My first grocery trip was at Horn's Big Star in Houston, MS. This was certainly not a supermarket since the town of Houston only had 3,000 inhabitants and a little over 50,000 people in the county. But to me, it might as well have been Harrod's of London or Gallerie Lafayette in Paris. I was speechless at the rows and rows of packaged, frozen, and fresh food. The bright light was dazzling, the polite staff, the immaculate floors, shelves, and the lack of lines were stunning. Bill was laughing at my shocked demeanor - I could not fathom were all this fresh food had come from. The packaging was so colorful and beautiful, it appeared as a work of art to me. I was filling my grocery cart as if there was going to be a 50 year famine. I did not know what to choose, I felt like a child in a candy store with a myriad of choices. I could picture myself as a chicken who, when presented with an endless supply of food, gorged so much that it eventually died of overeating.

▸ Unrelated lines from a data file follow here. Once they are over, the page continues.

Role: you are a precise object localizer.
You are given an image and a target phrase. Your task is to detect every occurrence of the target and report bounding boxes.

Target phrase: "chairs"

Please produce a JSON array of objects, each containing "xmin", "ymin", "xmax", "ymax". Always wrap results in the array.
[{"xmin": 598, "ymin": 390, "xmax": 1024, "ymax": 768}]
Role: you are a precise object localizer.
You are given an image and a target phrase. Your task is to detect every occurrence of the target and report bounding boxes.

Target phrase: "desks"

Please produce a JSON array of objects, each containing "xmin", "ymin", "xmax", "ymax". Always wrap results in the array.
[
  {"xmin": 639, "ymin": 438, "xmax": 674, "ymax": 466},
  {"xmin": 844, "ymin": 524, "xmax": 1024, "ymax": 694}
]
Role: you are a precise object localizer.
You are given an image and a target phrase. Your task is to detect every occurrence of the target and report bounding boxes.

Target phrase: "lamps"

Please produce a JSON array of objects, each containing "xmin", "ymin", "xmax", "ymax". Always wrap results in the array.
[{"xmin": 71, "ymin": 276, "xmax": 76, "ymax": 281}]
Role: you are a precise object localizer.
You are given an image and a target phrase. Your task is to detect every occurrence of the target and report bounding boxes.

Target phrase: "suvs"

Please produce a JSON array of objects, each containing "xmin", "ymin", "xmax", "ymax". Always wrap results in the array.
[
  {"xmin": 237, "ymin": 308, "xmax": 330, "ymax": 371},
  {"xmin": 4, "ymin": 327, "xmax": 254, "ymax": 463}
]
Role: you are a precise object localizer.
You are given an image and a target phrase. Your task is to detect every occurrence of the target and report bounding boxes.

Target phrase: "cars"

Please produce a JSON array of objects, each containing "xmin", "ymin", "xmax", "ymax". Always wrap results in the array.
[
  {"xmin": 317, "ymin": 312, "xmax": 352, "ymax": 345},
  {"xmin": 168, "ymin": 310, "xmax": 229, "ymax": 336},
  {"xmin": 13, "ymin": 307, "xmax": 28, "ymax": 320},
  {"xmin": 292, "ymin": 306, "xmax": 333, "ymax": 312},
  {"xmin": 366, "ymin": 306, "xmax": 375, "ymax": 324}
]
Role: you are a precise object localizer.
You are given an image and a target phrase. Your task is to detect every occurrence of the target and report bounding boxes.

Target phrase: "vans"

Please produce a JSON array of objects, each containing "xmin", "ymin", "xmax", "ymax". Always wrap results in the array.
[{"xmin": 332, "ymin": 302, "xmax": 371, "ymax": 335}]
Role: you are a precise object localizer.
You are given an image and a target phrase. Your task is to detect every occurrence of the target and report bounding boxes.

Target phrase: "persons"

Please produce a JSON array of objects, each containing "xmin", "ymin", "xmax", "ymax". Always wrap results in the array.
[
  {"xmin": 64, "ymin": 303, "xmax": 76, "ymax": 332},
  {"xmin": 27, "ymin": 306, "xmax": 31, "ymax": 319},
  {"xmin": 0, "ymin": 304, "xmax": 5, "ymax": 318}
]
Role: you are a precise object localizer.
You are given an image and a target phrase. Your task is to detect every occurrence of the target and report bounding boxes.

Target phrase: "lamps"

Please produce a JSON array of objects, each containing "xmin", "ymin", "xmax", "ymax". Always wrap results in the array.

Needless to say, I became Horn's Big Star frequent customer, relishing in the ability to buy fresh fruit any time I wanted. The apples were plump and fresh, coming in many varieties, ruby red, yellow, green, rosy, sweet, tart, etc. No more shriveled up or wormy fruits in summer time. I could eat apples or any fruits year round. I felt the luckiest girl in the world! I had tears in my eyes and I still do when I think of the experience and how I was explaining it to my mom and dad on the phone. To say that they were incredulous is an understatement. Only in heaven would people have such an abundance of food - endless rows of choices, cheap prices, attractive packaging, and free samples to boot.